El norteamericano Thorstein Veblen lanzó su teoría del consumo conspicuo en el año 1900. Él,. que provenía de una relativamente modesta familia campesina de origen noruego, intentó interpretar en clave antropológica lo que veía en la gran ciudad y, sobre todo, los círculos que le rechazaban. Desde tal distancia, estableció una de las bases teóricos más relevantes para explicar el consumo.
La práctica del consumo puede racionalizarse y ser argumentada desde la necesidad. Por supuesto, en muchas partes de este Mundo, ciertos consumos siguen fijados en la supervivencia del día a día. Pero no es lo que ocurre en la mayor parte de la estructura social de las sociedades denominadas desarrolladas. Han de encontrarse sus motivaciones en otro lado. Para ello está la legión de investigadores y marquetólogos que trabajan para las empresas que producen bienes de consumo.

● **Consigna 1**
Según el fragmento sobre el consumo, ¿en qué año lanzó Thorstein Veblen su teoría del consumo conspicuo?
● **Consigna 2**
Prosigue el fragmento sobre Veblen y el consumo a partir de su última oración.
El material no hace falta para esta actividad.

● **Información mostrada**
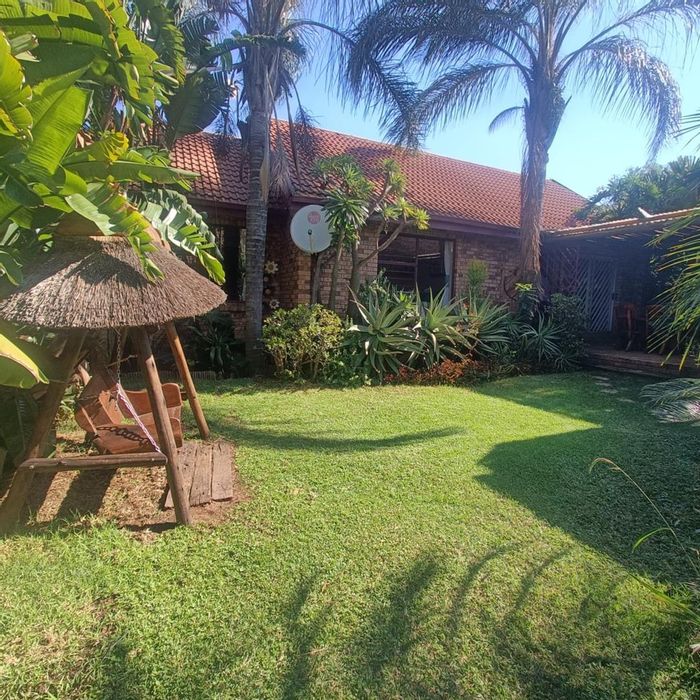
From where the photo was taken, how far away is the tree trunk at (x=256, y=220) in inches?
304

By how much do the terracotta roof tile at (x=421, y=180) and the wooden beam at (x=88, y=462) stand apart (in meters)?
7.24

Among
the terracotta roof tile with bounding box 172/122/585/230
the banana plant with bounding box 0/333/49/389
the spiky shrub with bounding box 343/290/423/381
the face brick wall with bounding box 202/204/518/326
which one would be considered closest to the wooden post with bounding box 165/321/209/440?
the banana plant with bounding box 0/333/49/389

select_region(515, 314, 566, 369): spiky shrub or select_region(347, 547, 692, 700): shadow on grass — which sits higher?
select_region(515, 314, 566, 369): spiky shrub

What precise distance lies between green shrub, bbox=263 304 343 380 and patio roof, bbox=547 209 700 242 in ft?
22.3

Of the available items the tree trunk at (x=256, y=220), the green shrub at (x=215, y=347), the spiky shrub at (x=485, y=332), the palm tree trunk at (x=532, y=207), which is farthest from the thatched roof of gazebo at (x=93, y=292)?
the palm tree trunk at (x=532, y=207)

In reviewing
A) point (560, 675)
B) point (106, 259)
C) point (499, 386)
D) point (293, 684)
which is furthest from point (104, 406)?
point (499, 386)

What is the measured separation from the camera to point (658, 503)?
375 centimetres

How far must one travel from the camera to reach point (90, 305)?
2.84 metres

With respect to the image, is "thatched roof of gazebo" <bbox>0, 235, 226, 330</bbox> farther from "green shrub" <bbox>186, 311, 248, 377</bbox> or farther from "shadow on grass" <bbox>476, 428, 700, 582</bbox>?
"green shrub" <bbox>186, 311, 248, 377</bbox>

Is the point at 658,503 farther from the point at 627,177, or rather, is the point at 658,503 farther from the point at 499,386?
the point at 627,177

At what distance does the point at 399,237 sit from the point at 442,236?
3.96 feet

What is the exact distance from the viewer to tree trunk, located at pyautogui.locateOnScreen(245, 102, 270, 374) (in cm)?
773

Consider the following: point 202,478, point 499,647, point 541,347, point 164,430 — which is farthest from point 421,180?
point 499,647

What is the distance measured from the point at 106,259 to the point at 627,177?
15131 millimetres
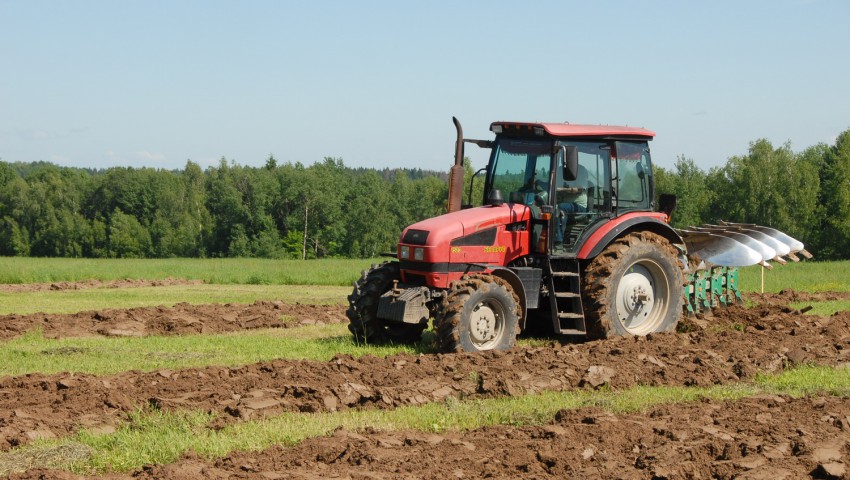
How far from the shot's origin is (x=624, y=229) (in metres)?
11.9

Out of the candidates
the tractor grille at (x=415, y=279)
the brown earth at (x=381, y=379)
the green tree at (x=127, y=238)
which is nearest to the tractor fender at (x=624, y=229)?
the brown earth at (x=381, y=379)

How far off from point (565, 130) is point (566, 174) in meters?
0.66

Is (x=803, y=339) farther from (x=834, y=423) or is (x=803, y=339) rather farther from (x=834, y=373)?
(x=834, y=423)

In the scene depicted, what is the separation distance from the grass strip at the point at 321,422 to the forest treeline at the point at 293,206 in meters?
53.4

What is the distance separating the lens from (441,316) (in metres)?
10.6

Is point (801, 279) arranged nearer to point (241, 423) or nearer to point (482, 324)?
point (482, 324)

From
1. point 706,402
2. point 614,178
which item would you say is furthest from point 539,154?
point 706,402

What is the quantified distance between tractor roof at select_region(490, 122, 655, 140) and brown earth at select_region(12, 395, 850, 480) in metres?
4.83

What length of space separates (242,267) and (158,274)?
13.3 feet

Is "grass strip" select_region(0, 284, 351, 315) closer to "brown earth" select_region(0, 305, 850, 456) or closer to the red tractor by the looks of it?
the red tractor

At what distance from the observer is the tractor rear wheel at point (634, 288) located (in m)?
11.6

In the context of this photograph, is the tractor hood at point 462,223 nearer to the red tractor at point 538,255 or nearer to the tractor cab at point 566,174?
the red tractor at point 538,255

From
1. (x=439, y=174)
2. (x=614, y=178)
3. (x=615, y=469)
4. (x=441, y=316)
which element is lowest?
(x=615, y=469)

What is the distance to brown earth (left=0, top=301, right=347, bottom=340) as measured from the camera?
14453 millimetres
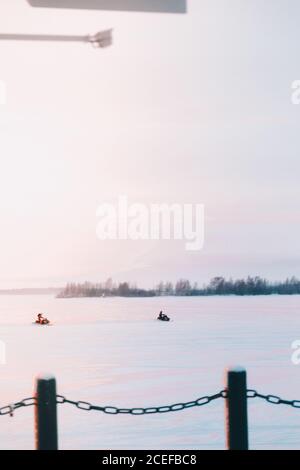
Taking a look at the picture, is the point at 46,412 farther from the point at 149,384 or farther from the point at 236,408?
the point at 149,384

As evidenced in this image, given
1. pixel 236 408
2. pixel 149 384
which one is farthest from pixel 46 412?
pixel 149 384

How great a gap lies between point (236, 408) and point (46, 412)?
87cm

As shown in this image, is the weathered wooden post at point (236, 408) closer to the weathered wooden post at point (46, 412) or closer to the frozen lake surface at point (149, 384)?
the weathered wooden post at point (46, 412)

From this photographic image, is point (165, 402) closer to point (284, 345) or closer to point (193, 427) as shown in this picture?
point (193, 427)

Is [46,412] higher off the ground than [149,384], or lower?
lower

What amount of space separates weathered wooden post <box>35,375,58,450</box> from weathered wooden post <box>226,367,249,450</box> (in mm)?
804

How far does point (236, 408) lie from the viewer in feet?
9.59

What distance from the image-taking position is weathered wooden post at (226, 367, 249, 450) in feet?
9.53

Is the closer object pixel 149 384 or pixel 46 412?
pixel 46 412

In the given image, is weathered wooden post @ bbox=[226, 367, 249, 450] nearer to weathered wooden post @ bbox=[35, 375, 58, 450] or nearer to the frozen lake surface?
weathered wooden post @ bbox=[35, 375, 58, 450]
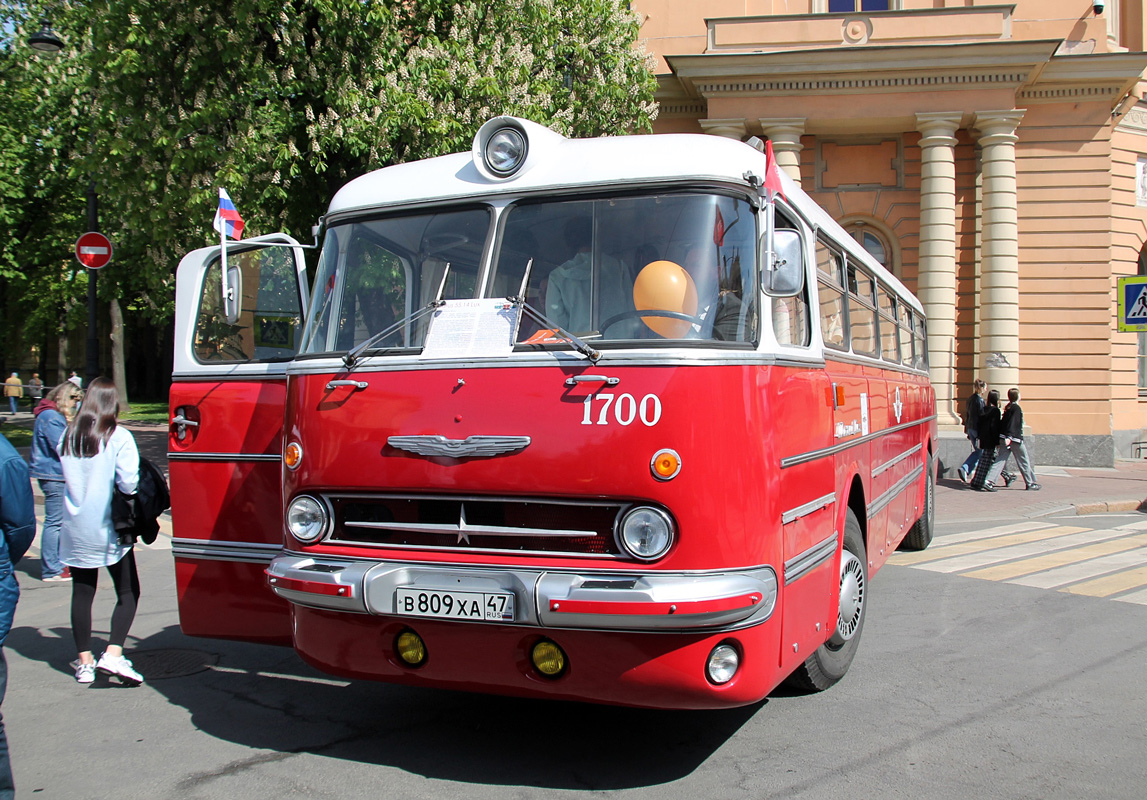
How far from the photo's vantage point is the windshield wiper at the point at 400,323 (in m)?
4.35

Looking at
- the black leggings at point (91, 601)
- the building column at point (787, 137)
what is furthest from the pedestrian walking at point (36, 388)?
the black leggings at point (91, 601)

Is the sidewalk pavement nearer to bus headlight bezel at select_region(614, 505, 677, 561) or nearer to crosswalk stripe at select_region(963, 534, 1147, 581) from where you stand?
crosswalk stripe at select_region(963, 534, 1147, 581)

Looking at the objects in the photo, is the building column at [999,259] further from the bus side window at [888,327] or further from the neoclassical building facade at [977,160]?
the bus side window at [888,327]

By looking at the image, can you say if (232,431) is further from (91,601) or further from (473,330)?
(473,330)

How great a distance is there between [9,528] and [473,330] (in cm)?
197

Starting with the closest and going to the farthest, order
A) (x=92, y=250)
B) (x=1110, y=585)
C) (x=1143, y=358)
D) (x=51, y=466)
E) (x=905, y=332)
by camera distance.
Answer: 1. (x=51, y=466)
2. (x=1110, y=585)
3. (x=905, y=332)
4. (x=92, y=250)
5. (x=1143, y=358)

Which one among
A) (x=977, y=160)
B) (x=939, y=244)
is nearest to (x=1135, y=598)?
(x=939, y=244)

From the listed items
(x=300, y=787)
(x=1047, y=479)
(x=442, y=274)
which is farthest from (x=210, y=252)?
(x=1047, y=479)

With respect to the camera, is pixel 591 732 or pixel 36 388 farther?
pixel 36 388

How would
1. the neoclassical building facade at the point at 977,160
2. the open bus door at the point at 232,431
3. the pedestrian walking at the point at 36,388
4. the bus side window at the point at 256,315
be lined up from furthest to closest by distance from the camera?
the pedestrian walking at the point at 36,388, the neoclassical building facade at the point at 977,160, the bus side window at the point at 256,315, the open bus door at the point at 232,431

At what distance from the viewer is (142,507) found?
570 centimetres

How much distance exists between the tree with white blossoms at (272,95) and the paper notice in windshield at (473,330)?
894 centimetres

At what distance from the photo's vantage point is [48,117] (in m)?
23.5

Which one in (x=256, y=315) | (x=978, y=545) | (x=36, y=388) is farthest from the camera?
(x=36, y=388)
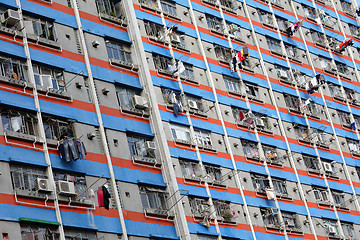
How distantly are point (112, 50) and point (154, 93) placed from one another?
4534 millimetres

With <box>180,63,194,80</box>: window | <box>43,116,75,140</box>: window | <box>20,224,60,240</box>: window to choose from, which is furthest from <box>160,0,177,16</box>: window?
<box>20,224,60,240</box>: window

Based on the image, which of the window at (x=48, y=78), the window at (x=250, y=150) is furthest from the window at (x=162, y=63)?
the window at (x=48, y=78)

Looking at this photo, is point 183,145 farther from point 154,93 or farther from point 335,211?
point 335,211

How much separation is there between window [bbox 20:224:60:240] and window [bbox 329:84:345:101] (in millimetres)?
37772

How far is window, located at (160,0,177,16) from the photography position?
57156 millimetres

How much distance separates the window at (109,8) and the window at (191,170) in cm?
1266

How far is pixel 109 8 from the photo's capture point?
175 ft

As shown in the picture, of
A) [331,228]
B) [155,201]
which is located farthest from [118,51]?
[331,228]

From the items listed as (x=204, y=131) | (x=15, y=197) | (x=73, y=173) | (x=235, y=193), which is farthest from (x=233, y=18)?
(x=15, y=197)

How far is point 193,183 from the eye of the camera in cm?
4950

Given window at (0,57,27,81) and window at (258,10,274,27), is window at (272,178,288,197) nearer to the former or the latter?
window at (258,10,274,27)

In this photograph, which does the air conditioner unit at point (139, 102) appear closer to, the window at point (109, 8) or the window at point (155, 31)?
the window at point (155, 31)

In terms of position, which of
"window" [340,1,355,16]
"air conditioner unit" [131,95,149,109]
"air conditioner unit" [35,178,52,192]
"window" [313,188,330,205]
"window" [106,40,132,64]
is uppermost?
"window" [340,1,355,16]

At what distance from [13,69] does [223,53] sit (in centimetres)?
2179
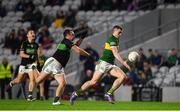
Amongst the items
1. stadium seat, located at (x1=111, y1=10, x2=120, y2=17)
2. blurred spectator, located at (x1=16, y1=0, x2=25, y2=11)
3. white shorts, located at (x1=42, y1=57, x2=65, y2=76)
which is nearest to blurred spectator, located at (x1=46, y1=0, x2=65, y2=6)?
blurred spectator, located at (x1=16, y1=0, x2=25, y2=11)

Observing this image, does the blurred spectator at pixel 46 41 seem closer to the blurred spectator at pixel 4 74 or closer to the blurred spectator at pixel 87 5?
the blurred spectator at pixel 87 5

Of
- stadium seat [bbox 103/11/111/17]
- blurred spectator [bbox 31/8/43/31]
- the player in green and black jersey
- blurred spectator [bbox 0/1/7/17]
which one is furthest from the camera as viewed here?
blurred spectator [bbox 0/1/7/17]

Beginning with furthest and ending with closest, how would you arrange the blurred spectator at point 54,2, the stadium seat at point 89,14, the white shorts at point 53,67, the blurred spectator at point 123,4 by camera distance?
the blurred spectator at point 54,2 < the stadium seat at point 89,14 < the blurred spectator at point 123,4 < the white shorts at point 53,67

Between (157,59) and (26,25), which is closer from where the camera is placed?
(157,59)

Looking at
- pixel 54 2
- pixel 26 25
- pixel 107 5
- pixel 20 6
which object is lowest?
pixel 26 25

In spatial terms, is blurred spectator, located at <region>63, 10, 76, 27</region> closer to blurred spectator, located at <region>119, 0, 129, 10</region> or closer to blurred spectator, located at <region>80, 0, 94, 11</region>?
blurred spectator, located at <region>80, 0, 94, 11</region>

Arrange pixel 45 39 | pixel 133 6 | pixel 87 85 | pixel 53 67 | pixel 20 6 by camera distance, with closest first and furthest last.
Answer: pixel 87 85, pixel 53 67, pixel 45 39, pixel 133 6, pixel 20 6

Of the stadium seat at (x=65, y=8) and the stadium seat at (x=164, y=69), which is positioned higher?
the stadium seat at (x=65, y=8)

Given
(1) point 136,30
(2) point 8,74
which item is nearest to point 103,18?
(1) point 136,30

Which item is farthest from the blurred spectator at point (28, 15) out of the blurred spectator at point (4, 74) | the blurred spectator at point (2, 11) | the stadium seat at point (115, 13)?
the blurred spectator at point (4, 74)

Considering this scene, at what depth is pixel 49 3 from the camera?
36.3 m

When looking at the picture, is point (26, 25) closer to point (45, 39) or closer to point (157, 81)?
point (45, 39)

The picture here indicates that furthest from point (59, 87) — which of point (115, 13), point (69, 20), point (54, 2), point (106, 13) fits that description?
point (54, 2)

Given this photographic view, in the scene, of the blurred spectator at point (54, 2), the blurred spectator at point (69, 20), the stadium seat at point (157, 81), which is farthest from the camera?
the blurred spectator at point (54, 2)
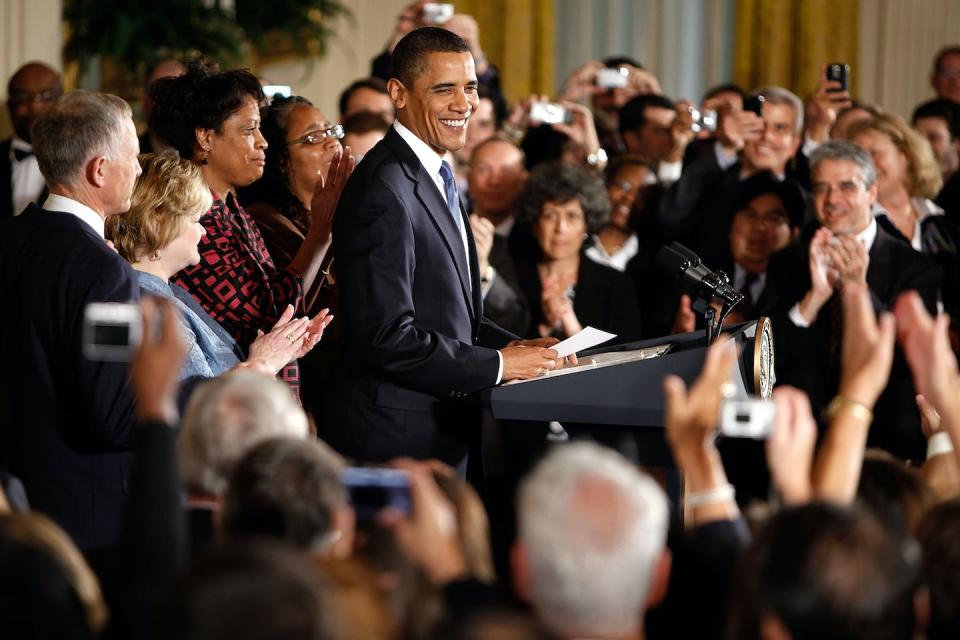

● **Respuesta escrita 1**
En el año 1900.

● **Respuesta escrita 2**
Las motivaciones que están tras la práctica del consumo de lujo son otras muy distintas a la necesidad. Como señala el propio Veblen, apoyándose en la clase guerrera de las sociedades tradicionales, está en simbolizar el éxito. Se trata de mostrar el éxito al resto de la sociedad, de aquí lo principal sea la imagen, el enseñar a los demás el éxito. Pero, a su vez, esto cae en el retrato del nuevo rico si se enseña demasiado y no se complementa con el saber hacer, formado por años de tradición en la riqueza y la compostura, de quienes son ricos de varias generaciones. Estos enseñan su saber de ricos a su círculo de ricos. Un círculo cerrado, especialmente a los nuevos ricos que hacen ostentación, que “no tienen clase”. Tal vez, desconsolados porque los ricos de siempre no les dejan entrar en casa y no quieren ir a la suya, giran su mirada hacia el otro lado y muestran sus mansiones y posesiones a los otros, a la masa anónima que está al otro lado de Instagram o Facebook.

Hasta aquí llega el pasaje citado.